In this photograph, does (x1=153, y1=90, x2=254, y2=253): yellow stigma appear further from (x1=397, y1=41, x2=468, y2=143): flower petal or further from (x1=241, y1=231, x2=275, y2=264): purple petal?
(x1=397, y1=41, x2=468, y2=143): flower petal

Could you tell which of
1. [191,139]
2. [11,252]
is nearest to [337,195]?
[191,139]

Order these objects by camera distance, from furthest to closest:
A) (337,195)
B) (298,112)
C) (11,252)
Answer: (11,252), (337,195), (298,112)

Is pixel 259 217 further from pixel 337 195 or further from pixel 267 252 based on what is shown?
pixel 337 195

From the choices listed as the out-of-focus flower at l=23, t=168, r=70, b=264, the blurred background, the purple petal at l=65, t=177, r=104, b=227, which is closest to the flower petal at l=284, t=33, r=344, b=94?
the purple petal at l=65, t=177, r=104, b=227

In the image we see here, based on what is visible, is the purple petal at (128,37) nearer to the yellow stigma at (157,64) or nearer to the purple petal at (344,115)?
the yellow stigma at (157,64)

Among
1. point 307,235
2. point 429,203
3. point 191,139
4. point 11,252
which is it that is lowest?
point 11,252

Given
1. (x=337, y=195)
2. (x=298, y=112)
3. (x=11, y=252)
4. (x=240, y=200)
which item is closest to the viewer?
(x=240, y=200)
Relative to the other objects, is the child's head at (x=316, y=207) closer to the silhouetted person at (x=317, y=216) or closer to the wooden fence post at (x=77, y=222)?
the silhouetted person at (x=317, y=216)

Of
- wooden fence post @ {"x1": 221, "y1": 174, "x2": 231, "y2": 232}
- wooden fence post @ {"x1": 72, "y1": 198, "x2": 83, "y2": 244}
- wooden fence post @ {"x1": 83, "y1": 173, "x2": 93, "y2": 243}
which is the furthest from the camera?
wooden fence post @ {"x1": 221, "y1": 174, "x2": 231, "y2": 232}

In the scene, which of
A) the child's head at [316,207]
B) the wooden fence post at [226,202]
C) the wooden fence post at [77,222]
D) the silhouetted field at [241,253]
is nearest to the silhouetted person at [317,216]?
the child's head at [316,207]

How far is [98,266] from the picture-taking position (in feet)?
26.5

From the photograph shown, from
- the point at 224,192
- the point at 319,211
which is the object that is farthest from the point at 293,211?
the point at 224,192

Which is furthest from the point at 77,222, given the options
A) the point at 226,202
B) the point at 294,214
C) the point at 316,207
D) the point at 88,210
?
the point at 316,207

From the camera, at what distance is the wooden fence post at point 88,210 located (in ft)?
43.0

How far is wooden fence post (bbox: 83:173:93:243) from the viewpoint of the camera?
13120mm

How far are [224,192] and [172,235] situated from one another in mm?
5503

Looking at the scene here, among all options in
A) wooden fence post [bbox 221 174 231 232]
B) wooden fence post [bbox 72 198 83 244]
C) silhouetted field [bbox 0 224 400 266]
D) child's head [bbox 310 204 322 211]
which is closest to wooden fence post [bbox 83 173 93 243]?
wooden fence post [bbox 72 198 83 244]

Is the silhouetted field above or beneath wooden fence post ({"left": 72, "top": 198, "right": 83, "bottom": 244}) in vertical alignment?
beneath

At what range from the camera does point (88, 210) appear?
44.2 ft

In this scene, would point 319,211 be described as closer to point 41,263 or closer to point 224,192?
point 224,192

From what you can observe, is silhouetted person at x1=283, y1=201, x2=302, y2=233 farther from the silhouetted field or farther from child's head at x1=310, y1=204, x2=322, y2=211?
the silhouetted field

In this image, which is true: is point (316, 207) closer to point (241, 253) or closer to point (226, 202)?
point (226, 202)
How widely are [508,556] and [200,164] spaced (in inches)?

Exercise details: Copy every item above word for word, from start to finish.

Exercise result:
In this photograph, does (x1=153, y1=90, x2=254, y2=253): yellow stigma appear further from (x1=397, y1=41, x2=468, y2=143): flower petal or further from (x1=241, y1=231, x2=275, y2=264): purple petal?
(x1=397, y1=41, x2=468, y2=143): flower petal

Could you tell which of
1. [191,139]
2. [11,252]
is nearest to [337,195]?
[191,139]

Order these objects by camera distance, from furthest to closest:
A) (337,195)
B) (298,112)
C) (11,252)
Answer: (11,252), (337,195), (298,112)

Is pixel 259 217 further from pixel 337 195 or further from pixel 267 252 based on what is shown?
pixel 337 195

From the choices listed as the out-of-focus flower at l=23, t=168, r=70, b=264, the blurred background, the purple petal at l=65, t=177, r=104, b=227, which is closest to the flower petal at l=284, t=33, r=344, b=94?
the purple petal at l=65, t=177, r=104, b=227

In the image we see here, based on what is visible, is the purple petal at (128,37) nearer to the yellow stigma at (157,64) or nearer to the purple petal at (344,115)?
the yellow stigma at (157,64)

Among
1. point 307,235
2. point 429,203
3. point 191,139
4. point 11,252
which is it that is lowest?
point 11,252

Given
1. (x=337, y=195)
2. (x=298, y=112)
3. (x=11, y=252)
4. (x=240, y=200)
which item is closest to the viewer?
(x=240, y=200)
Relative to the other objects, is the child's head at (x=316, y=207) closer to the silhouetted person at (x=317, y=216) or closer to the wooden fence post at (x=77, y=222)?
the silhouetted person at (x=317, y=216)

Of
- wooden fence post @ {"x1": 221, "y1": 174, "x2": 231, "y2": 232}
- wooden fence post @ {"x1": 72, "y1": 198, "x2": 83, "y2": 244}
- wooden fence post @ {"x1": 83, "y1": 173, "x2": 93, "y2": 243}
which is the furthest from the camera?
wooden fence post @ {"x1": 221, "y1": 174, "x2": 231, "y2": 232}

In the scene, which of
A) the child's head at [316,207]
B) the wooden fence post at [226,202]
C) the wooden fence post at [77,222]
D) the silhouetted field at [241,253]
is nearest to the silhouetted person at [317,216]?
the child's head at [316,207]

How far is [98,266] from the picture-taking position (in feet)?
26.5

From the photograph shown, from
- the point at 224,192
- the point at 319,211
which is the object that is farthest from the point at 293,211?
the point at 224,192

Which is furthest from the point at 77,222, given the options
A) the point at 226,202
B) the point at 294,214
C) the point at 316,207
D) the point at 88,210
?
the point at 316,207

From the camera, at what distance is the wooden fence post at point 88,210 located (in ft)?
43.0

How far is wooden fence post (bbox: 83:173:93:243) from the viewpoint of the camera?
13120mm

How far are [224,192] and [172,235] situated from one another in mm?
5503

Looking at the scene here, among all options in
A) wooden fence post [bbox 221 174 231 232]
B) wooden fence post [bbox 72 198 83 244]
C) silhouetted field [bbox 0 224 400 266]
D) child's head [bbox 310 204 322 211]
which is closest to wooden fence post [bbox 83 173 93 243]?
wooden fence post [bbox 72 198 83 244]

Is the silhouetted field above or beneath wooden fence post ({"left": 72, "top": 198, "right": 83, "bottom": 244}) in vertical alignment?
beneath

At what range from the camera does point (88, 210) appear?
44.2 ft

In this scene, would point 319,211 be described as closer to point 41,263 or closer to point 224,192?
point 224,192

From what you can observe, is silhouetted person at x1=283, y1=201, x2=302, y2=233 farther from the silhouetted field or farther from child's head at x1=310, y1=204, x2=322, y2=211?
the silhouetted field

In this image, which is true: is point (316, 207) closer to point (241, 253) or closer to point (226, 202)?
point (226, 202)
How widely are [508,556] and [200,164] spaced (in inches)?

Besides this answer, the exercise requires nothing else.